Riley shot her sister an accusatory look. “You promised, you’d say nothing.”
“I won’t. But what’s the harm in telling him now? We’re following your plan aren’t we?”
“Picture trying to explain to our father the reason I saw this vision is because it involves a man I’ve never met before but whom I believe I’m destined to fall in love with. Is there any part of that conversation he’s going to take well?”
“Yeah.” Cooper chuckled. “Might be better to wait.”
“You think?”
They had to end their conversation at that point.
The track they’d followed had rounded a blind corner and suddenly they found themselves confronted with the mouth of a tunnel. It was man made, cut into the mountain with the kind of precision that had to be the work of great ancient machinery. It looked like someone had stuck a knife into the rock, the way a person might a cake, and removed a slice.
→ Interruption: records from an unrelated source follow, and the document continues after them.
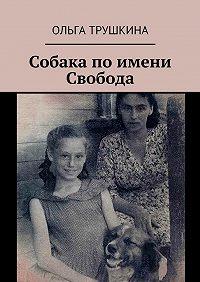 Ольга Трушкина -Собака поимени Свобода
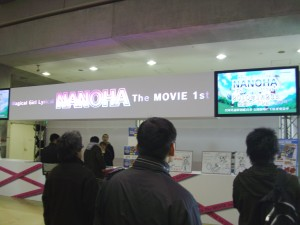 Nanoha the Movie booth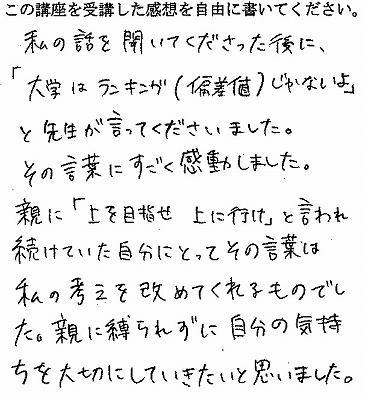 20160322_fb3.jpg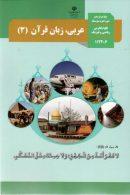 کتاب درسی عربی،زبان قرآن3 دوازدهم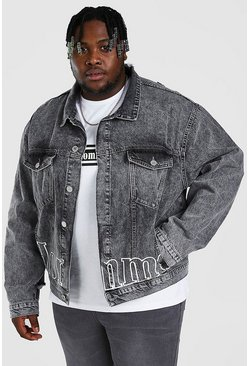 Light grey grey Plus Size MAN Homme Print Denim Jacket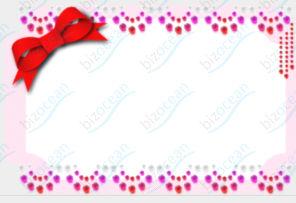 母の日メッセージカードの無料ダウンロードは書式の王様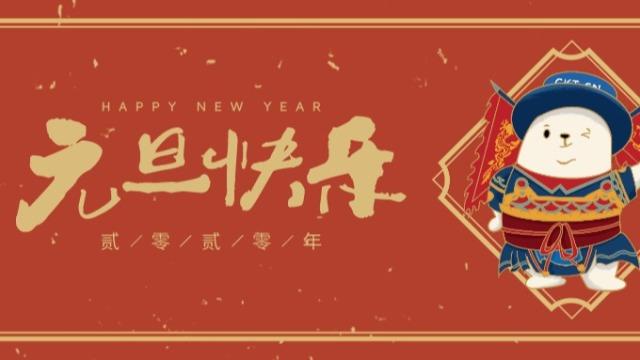 元旦来到,佐佳衷心祝愿您在新的一年里万事如意,幸福快乐!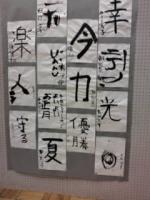 吉川フレンドパーク作品展やってます。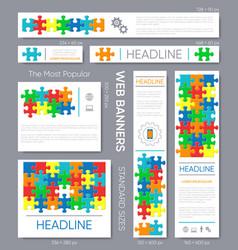 banner templates puzzle pieces set vector image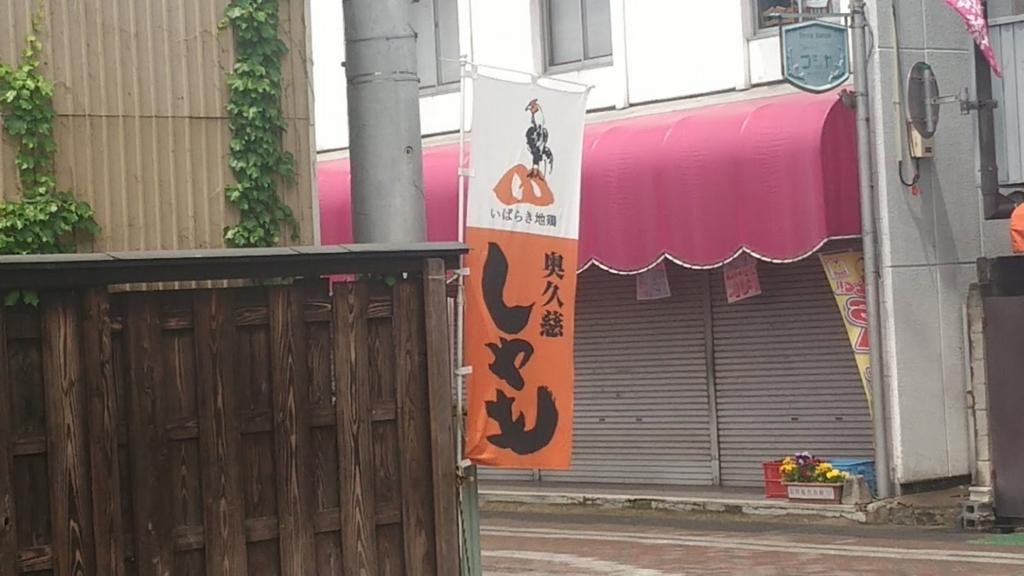 f:id:taiwanwaner:20180518201122j:plain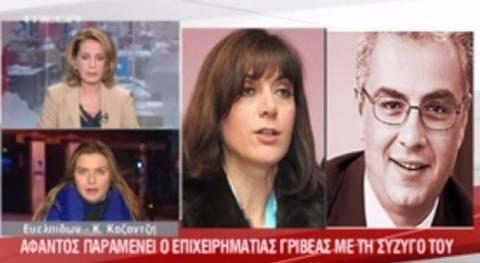 Υπόθεση Τ.T.: Άφαντοι παραμένουν Γριβέας-Βάτσικα  (video)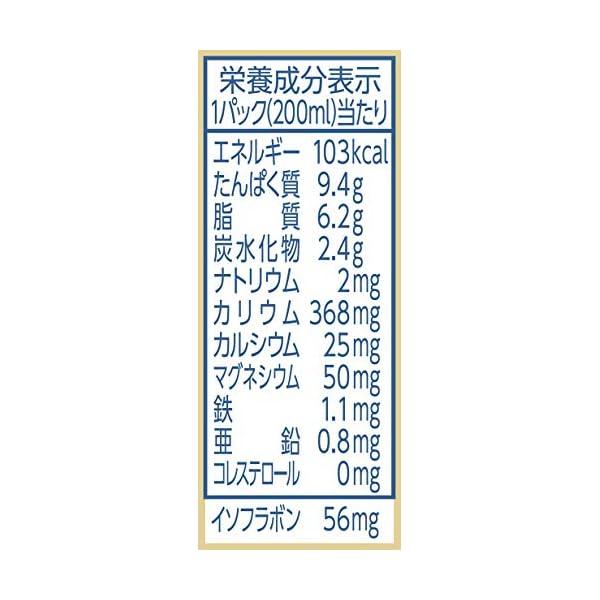 マルサン 有機豆乳無調整 200ml×24本の紹介画像3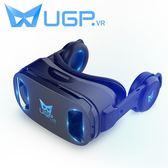 VR眼鏡rv虛擬現實3d手機專用ar一體機4d蘋果眼睛頭戴式游戲機頭盔 英雄聯盟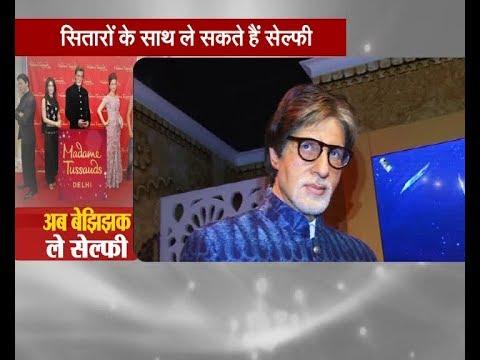 Meet Celebrities in Delhi || Madame Tussauds Museum opens for Public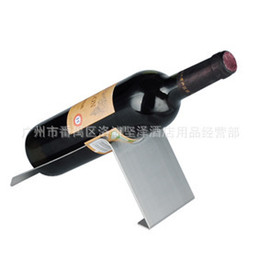 [T] simple right angle Red Wine Rack stainless steel European style creative wine rack bar wine rack
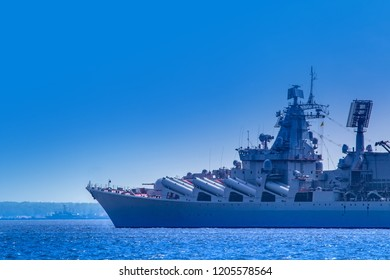 Warship. Military conflicts at sea. State protection. Missile cruiser. Naval Forces.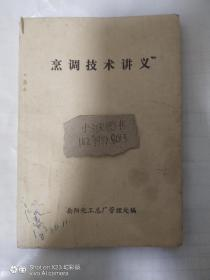 湘菜菜谱原版书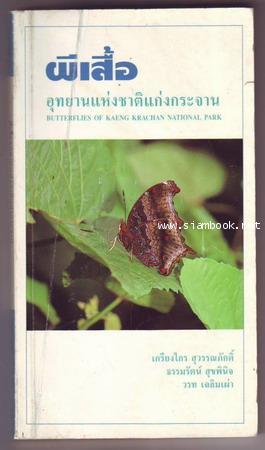 ผีเสื้ออุทยานแห่งชาติแก่งกระจาน (Butterflies of Kaeng Krachan National Park)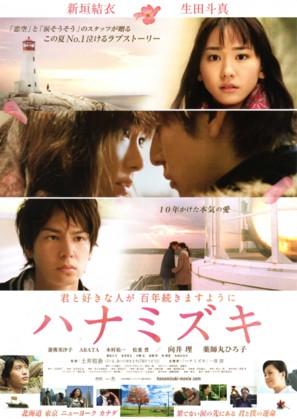 Hanamizuki - Japanese Movie Poster (thumbnail)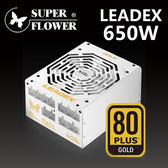 振華 Super Flower LEADX金牌 650W 80+ 電源供應器 SF-650F14MG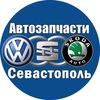 Автозапчасти VAG Севастополь audi vw skoda seat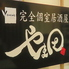 個室居酒屋 やま田のロゴ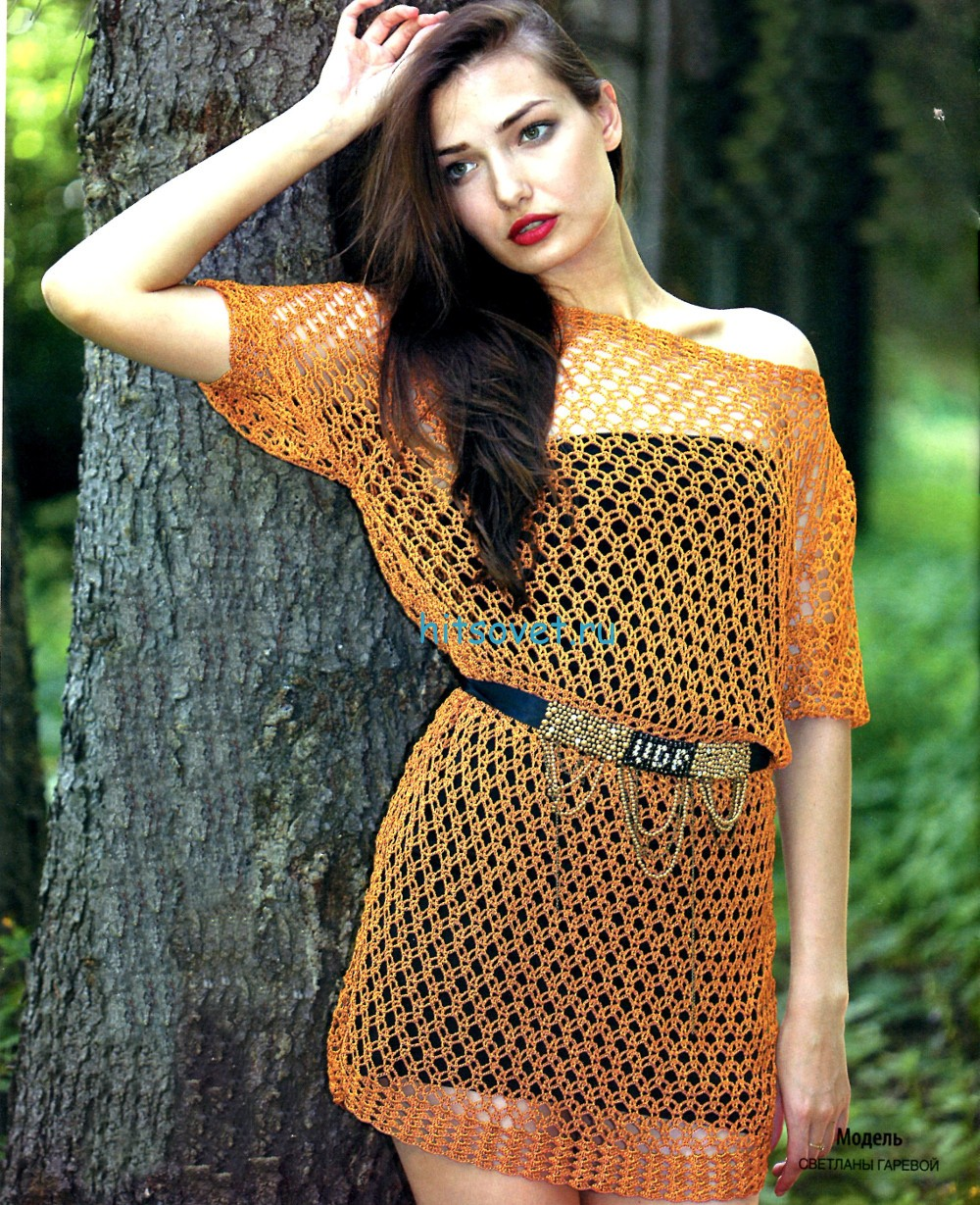 Сетчатое платье крючком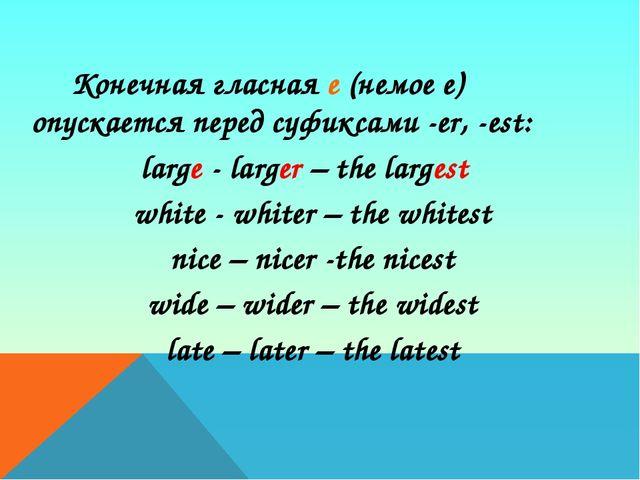Конечная гласная е (немое е) опускается перед суфиксами -еr, -est: large -...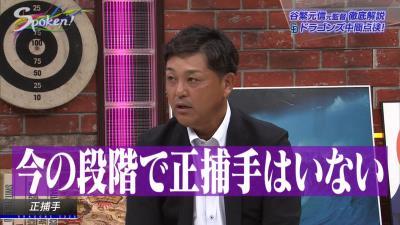 谷繁元信さん「正直、今の段階で正捕手って言われる選手はいないですよね」 中日正捕手争いを語る!
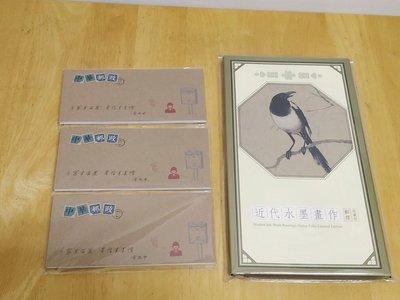 台灣郵票 民國106年 近代水墨畫作郵票 郵摺(珍藏版)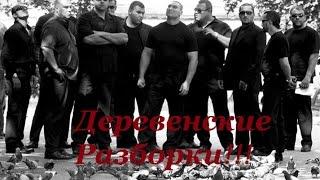 Деревенские разборки из-за героина Михалыча!!!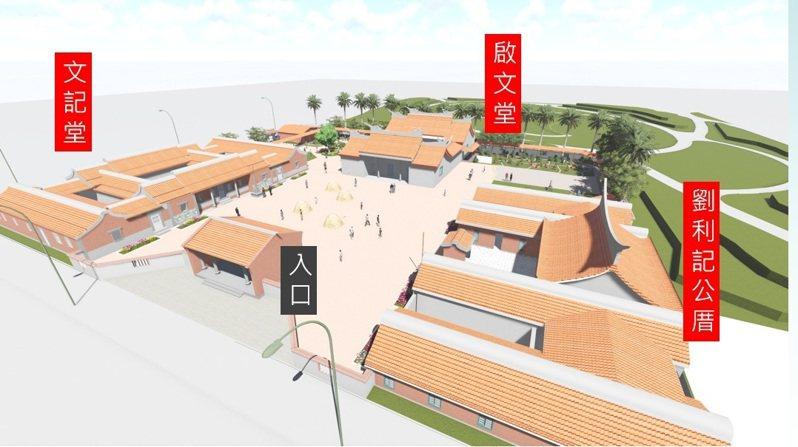 新店中央新村北側傳統建築園區將於2022年完工,圖為模擬圖。圖/新北文化局提供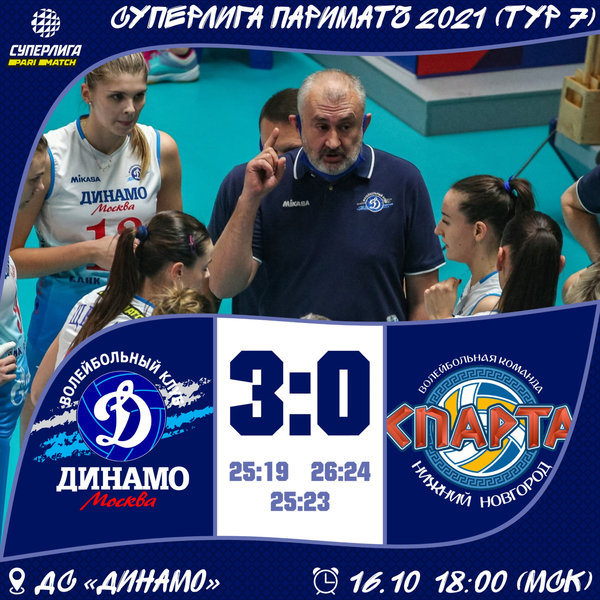 Dinamo won the first game at the new arena!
“It’s an old marble quarry.” Their father explained. “Inside the mountain you can use your abilities without snoopers or predictors able to detect it.”
“You want us to use our powers?” Cooper asked.
He nodded. “It’s time I trained you.”
46
A half-mile into the mountain, in a massive marble cavern, their father showed them how to begin to master their abilities.
He taught them how to throw the spark from the palms of their hands as if they were throwing a knife from their belts.
He helped them find the secret door that existed deep within their minds. When they opened it, they found they could switch themselves from one spot to another instantly.
He trained them how to shift objects from one place to another without touching them. To pull a gun from an enemy’s holster, to levitate a rock, then hurl it at someone’s head.
And he showed them how a rush of energy exploding from their bodies, could be as powerful and as destructive as a cannonball fired from a cannon.
The spark. The switch. The shift. The rush. With their father’s help, they learnt how to use them all. Even though they wielded them with the awkwardness of someone discovering a skill for the first time, they still felt the ability come to them naturally.